Constructor finds $55M for tech that powers search and discovery for

One of the biggest problems in the e-commerce world is shopping cart abandonment: when shoppers can’t find what they want fast enough – whether it’s finding the right item, or quick and easy ways to get it. Paying from – they jump. That singular problem is driving a wave of technology developments to make the experience more intuitive, and today one of the companies involved in that space is announcing some of the money behind Healthy Growth.

Constructor, which built the technology powering search and product discovery tools for e-commerce businesses, has raised $55 million in a Series A round of funding. The constructor says it powers “billions” of queries each month, a 233% increase in revenue over the past year. The customers it works with include big names like Sephora, Walmart’s Bonobos, Backcountry, and many more.

The round is led by Silversmith Capital Partners — who, incidentally, just today, led another round for Xenos, an e-commerce startup.

It joins a long list of notable individual investors. These include David Fraga, the former president of InVision; Kevin Weil, former head of product at Twitter and Instagram; Jason Finger, founder of Seamless; Carl Sparks, former CEO of Travelocity; Robin Peterson, CTO at CNN; Dave Heath, founder of Bombus; Ryan Barreto, president of Sprout Social; Melody Hildebrandt, EVP Engineering and CISO at Fox; Xander Raphael, co-founder of Better.com; and Seth Shaw, CRO at Airtable. Cap Table Coalition – a firm that helps under-represented background investors with back-up and up-and-coming startups – was also involved. With this round, Fraga is joining the board of constructors.

The past year and a half has been a bumper one for the e-commerce world – with more traffic, transactions and retailers going online, in the wake of social distancing measures affecting in-person physical shopping. But it has exposed a lot of cracks in how e-commerce works (or doesn’t work, as the case may be).

One of the more passive areas is search and find. As most of us have learned outright, when we search for things in the search window of an online store, it almost always happens that the results are not what we want.

When we browse in physical stores because we’re not sure what we want, often we aren’t prompted with pictures of things we actually like to buy. They can be there – we usually visit sites because we either already know them, or have seen something we like elsewhere – but still, finding what we really want to buy. This can take a long time, and in many cases it may never happen at all.

One problem, says Ellie Finkelshtein, CEO and founder of Constructor, is that search and discovery are often built as static experiences: They are designed to meet a one-size-fits-all model where site architects Has effectively guessed what a buyer might be, and was made for. This is one area the builder has reconsidered, especially by making search and discovery more dynamic and responsive to what’s happened before you visited a site.

“One of the things that went wrong with product search was that sites show you what they think is valuable to you,” he said. “We think the process should be descriptive.”
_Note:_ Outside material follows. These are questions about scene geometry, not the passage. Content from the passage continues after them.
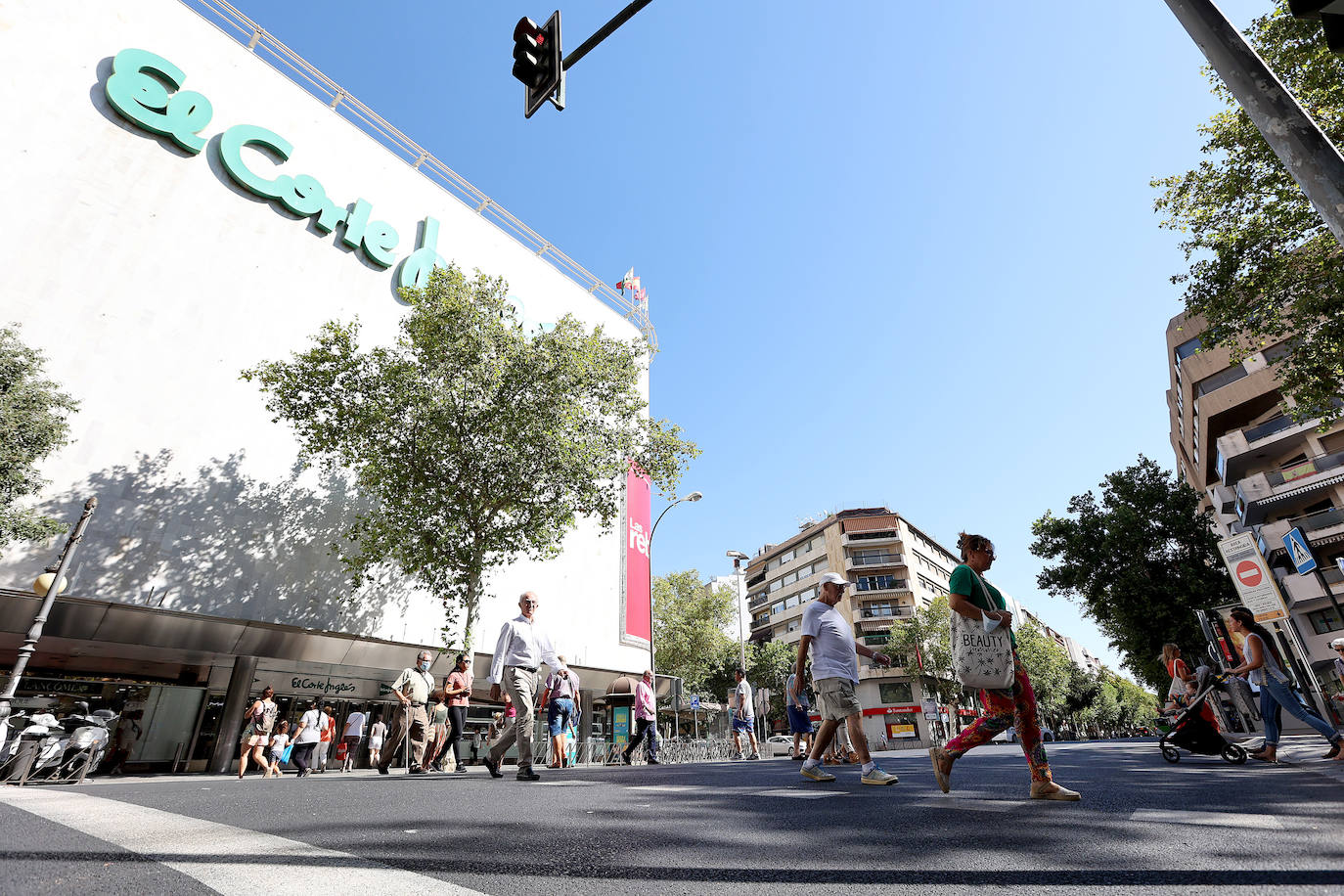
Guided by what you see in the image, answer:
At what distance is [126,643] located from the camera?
13266 millimetres

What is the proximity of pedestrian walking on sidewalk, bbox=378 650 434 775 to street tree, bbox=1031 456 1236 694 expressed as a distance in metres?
26.2

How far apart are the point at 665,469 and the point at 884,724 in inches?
1581

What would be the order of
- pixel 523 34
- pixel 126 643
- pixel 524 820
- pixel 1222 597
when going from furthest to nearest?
pixel 1222 597 < pixel 126 643 < pixel 523 34 < pixel 524 820

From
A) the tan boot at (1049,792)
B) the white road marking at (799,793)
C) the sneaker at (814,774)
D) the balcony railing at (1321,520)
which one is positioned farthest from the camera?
the balcony railing at (1321,520)

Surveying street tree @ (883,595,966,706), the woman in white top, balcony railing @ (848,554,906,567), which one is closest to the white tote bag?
the woman in white top

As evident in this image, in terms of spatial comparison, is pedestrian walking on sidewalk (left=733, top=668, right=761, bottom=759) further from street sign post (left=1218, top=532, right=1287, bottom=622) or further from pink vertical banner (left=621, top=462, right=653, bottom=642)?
street sign post (left=1218, top=532, right=1287, bottom=622)

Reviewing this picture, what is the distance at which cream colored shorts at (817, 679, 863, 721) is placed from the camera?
4.97 m

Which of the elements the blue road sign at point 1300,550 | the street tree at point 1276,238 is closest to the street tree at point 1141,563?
the blue road sign at point 1300,550

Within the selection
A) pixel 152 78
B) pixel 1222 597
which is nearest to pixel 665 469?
pixel 152 78

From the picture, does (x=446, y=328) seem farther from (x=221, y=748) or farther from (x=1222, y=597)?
(x=1222, y=597)

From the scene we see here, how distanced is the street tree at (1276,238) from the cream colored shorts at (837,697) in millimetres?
10262

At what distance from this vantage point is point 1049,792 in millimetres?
3664

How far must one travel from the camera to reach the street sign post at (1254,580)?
1432 cm

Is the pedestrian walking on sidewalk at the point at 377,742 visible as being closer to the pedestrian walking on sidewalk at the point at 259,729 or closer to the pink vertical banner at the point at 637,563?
the pedestrian walking on sidewalk at the point at 259,729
For example, he talked about Cheetos. Sometimes people who want to buy these start by navigating to the potato chip category. In many static searches, those results may not include Cheetos. Some people may skip their quest altogether (Bounce), but some may walk away from it and search exclusively for Cheetos and add them to their cart. In a descriptive and more dynamic environment, Finkelshtein believes that these two flows should inform all future chip discoveries later.

“We take into account as much data as we can learn, and that list is ever-growing,” he said. “The goal is anything we can learn from should be part of the user experience.”
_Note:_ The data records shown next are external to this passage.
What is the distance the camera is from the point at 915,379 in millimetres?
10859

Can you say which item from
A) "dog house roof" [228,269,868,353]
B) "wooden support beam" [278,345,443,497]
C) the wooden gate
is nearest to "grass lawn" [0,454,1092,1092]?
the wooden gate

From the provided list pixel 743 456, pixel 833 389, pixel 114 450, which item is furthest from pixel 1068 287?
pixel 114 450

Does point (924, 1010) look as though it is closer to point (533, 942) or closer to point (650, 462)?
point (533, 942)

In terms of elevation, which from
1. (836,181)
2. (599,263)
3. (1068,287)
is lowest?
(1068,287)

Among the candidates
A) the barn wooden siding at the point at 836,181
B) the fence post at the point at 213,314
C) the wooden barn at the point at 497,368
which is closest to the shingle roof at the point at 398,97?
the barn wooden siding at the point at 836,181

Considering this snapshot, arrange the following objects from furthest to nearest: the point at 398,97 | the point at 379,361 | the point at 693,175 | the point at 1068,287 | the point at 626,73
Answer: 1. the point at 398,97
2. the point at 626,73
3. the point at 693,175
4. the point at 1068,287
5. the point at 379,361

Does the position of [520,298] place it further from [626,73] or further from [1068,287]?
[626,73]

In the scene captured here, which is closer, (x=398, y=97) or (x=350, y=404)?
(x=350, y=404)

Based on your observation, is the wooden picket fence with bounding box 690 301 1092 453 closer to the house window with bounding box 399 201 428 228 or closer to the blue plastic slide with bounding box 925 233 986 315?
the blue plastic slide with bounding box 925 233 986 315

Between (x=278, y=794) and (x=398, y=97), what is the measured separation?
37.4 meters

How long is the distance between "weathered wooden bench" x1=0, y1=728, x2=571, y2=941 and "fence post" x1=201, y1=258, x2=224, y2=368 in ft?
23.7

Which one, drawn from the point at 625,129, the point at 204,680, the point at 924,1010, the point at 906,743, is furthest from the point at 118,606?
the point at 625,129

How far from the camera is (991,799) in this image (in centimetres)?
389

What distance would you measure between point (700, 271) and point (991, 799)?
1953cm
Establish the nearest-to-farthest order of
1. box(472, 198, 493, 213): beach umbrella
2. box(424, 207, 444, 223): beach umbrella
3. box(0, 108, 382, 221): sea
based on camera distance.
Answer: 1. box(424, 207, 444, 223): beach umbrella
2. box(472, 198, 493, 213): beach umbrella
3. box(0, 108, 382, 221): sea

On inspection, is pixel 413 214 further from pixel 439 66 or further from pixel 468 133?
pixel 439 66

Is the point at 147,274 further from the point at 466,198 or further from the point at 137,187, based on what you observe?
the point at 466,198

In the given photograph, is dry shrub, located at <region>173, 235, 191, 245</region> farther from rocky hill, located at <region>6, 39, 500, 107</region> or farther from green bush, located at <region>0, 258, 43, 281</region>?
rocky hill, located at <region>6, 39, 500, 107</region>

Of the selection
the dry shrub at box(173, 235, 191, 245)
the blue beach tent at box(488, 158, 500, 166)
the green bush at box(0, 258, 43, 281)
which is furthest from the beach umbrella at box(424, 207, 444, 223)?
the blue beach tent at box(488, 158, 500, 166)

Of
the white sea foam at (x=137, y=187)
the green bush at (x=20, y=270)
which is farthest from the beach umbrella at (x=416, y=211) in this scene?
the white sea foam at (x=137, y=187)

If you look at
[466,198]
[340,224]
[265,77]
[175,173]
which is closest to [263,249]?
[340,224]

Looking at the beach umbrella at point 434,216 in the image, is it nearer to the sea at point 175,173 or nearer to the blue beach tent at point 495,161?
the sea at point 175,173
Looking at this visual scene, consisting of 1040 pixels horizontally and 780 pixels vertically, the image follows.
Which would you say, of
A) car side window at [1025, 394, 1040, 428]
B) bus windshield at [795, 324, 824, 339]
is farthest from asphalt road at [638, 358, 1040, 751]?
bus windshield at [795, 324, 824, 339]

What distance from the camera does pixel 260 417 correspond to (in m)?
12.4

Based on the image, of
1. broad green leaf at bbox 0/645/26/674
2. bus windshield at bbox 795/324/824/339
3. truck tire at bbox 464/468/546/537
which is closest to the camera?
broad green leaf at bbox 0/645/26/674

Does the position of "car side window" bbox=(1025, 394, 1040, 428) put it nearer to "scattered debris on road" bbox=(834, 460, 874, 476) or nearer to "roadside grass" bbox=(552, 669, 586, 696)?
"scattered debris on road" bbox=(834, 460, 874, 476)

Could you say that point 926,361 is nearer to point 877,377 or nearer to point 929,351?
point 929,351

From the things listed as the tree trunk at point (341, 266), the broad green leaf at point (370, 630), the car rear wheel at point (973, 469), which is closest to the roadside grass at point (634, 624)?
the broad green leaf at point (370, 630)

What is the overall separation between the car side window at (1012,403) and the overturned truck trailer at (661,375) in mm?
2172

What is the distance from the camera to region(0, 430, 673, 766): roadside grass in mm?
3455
Google is the current, undisputed leader in the world of search, and uses a lot of dynamic, AI-based tools to learn and transform how it searches and what results it produces.

Interestingly, it hasn’t extended it to third parties as much as you might think. The company discontinued its own site search product in 1997 and now if you find it you are redirected to the company’s enterprise search suite.
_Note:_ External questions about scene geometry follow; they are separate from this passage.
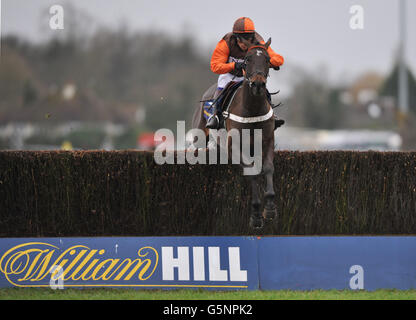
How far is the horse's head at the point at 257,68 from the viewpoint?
7527 millimetres

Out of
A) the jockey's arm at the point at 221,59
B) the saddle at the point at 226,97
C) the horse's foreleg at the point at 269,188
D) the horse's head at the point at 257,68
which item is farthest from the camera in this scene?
the saddle at the point at 226,97

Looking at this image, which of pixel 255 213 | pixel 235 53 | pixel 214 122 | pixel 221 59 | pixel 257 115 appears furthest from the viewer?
pixel 214 122

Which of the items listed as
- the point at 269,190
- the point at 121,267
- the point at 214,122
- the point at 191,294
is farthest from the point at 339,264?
the point at 121,267

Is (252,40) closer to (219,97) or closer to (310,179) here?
(219,97)

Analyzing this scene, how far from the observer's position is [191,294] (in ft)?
26.1

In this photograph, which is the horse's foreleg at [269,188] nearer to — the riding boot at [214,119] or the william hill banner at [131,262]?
the william hill banner at [131,262]

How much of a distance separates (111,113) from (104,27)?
6.92 metres

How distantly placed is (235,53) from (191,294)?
3.12 metres

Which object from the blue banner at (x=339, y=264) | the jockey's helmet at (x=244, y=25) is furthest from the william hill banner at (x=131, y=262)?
the jockey's helmet at (x=244, y=25)

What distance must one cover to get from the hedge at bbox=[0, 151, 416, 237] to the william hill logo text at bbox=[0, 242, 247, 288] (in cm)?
33

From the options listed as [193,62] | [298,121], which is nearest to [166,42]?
[193,62]

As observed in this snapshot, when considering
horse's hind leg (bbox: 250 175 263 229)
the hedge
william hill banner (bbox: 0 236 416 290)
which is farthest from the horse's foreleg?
william hill banner (bbox: 0 236 416 290)

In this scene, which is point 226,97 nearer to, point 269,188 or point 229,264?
point 269,188

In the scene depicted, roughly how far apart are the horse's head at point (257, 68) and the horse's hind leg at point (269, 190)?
3.07ft
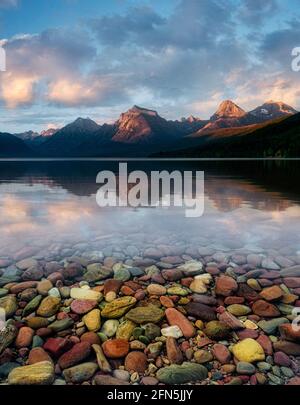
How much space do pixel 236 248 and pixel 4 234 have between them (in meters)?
9.90

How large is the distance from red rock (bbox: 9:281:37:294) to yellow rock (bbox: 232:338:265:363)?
5.66 meters

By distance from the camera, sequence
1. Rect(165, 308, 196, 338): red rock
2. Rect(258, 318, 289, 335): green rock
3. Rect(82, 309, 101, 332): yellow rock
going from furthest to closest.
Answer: Rect(82, 309, 101, 332): yellow rock < Rect(258, 318, 289, 335): green rock < Rect(165, 308, 196, 338): red rock

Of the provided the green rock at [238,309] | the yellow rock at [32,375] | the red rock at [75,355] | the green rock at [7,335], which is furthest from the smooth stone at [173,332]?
the green rock at [7,335]

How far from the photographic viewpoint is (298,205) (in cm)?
2325

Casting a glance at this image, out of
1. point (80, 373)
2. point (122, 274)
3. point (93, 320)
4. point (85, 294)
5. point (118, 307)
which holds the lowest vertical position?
point (80, 373)

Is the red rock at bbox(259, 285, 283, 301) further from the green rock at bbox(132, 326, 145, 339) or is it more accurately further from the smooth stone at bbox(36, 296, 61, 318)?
the smooth stone at bbox(36, 296, 61, 318)

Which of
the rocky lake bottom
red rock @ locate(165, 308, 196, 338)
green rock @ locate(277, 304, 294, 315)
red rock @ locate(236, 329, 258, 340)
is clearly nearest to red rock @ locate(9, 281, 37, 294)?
the rocky lake bottom

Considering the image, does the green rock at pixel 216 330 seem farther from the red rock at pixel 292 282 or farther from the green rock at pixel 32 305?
the green rock at pixel 32 305

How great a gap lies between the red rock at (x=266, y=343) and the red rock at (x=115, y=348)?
281 cm

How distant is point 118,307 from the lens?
344 inches

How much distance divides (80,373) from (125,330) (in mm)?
1482

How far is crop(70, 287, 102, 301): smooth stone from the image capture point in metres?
9.17

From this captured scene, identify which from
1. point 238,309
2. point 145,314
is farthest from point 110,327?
point 238,309

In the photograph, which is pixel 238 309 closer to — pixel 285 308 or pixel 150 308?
pixel 285 308
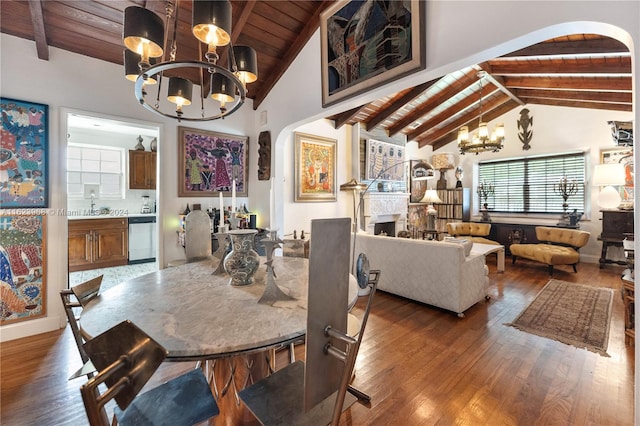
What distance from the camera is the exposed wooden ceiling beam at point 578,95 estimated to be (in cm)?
411

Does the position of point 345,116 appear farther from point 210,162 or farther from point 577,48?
point 577,48

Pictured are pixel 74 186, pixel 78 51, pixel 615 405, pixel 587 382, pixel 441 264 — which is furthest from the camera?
pixel 74 186

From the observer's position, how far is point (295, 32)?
321 cm

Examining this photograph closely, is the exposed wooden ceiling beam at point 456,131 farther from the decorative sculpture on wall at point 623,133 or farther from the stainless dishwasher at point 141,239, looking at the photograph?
the stainless dishwasher at point 141,239

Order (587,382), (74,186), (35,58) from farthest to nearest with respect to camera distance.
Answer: (74,186)
(35,58)
(587,382)

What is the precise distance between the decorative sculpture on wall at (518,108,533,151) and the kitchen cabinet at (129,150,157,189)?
25.9 feet

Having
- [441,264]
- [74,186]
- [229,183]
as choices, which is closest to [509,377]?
[441,264]

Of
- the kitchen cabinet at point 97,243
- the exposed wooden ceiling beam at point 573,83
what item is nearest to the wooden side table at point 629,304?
the exposed wooden ceiling beam at point 573,83

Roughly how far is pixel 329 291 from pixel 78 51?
3.64 meters

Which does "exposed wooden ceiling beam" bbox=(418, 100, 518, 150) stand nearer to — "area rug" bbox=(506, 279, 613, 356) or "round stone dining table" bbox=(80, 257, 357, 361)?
"area rug" bbox=(506, 279, 613, 356)

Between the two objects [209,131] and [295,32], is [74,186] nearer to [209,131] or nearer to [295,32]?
Answer: [209,131]

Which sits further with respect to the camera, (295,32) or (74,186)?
(74,186)

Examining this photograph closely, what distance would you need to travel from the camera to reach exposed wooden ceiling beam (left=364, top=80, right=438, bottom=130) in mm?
4266

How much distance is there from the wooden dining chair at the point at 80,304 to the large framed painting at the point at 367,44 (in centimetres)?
241
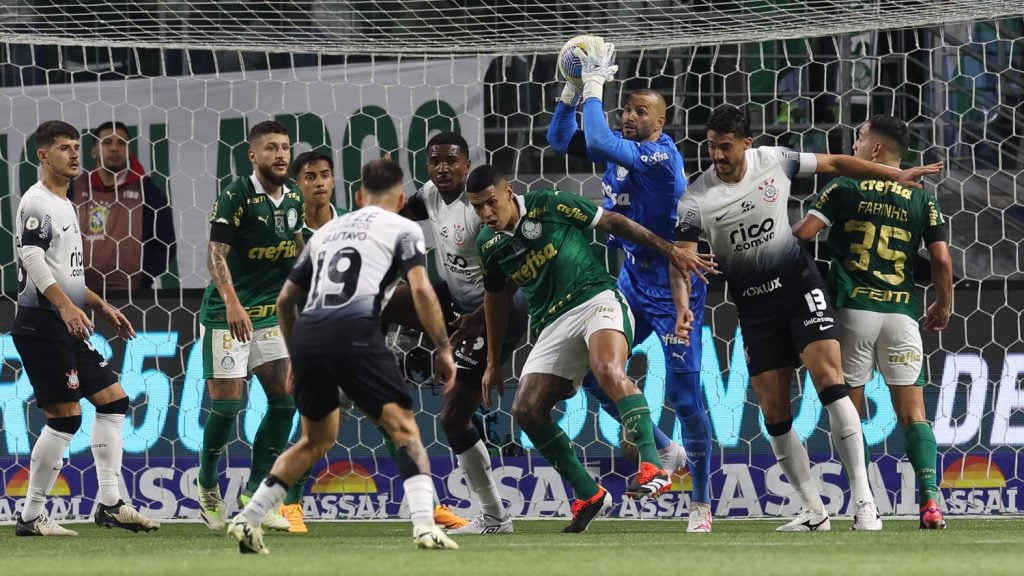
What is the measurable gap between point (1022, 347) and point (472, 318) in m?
3.50

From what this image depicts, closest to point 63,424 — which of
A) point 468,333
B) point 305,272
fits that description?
point 468,333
However there are some who have stepped into that void to provide services that compete with Constructor, including Algolia, Yext, Elasticsearch and more. Finkelshtein believes that none of these have yet managed to provide a service like Constructor that constantly learns and adjusts its results based on search and browsing activity.

This is one reason the company has stood by its customers and investors.

“Constructor has created a search and discovery platform that is truly making a difference for enterprise retailers. They are providing customers with comprehensive and customized search and discovery that is unmatched in the market,” said Mr. Rao, Board of Constructor “We are excited to partner with the Constructor team as they continue to revolutionize search and discovery capabilities for retailers across all platforms,” the member and general partner of Silversmith Capital Partners said in a statement.

Looking ahead, there will be some interesting opportunities ahead for constructors to take their search and discovery tools to new frontiers. These could include ways to bring in and account for buyers on third-party platforms – Constructor doesn’t currently power experiences on social media, so this is a potential area – as well as more offline experiences, as retailers. Significant and shoppers in the U.S. take a more mixed approach that may start online and end in stores, or move the other way around, or find users walking around to shop with their phones, even if They should be in physical stores.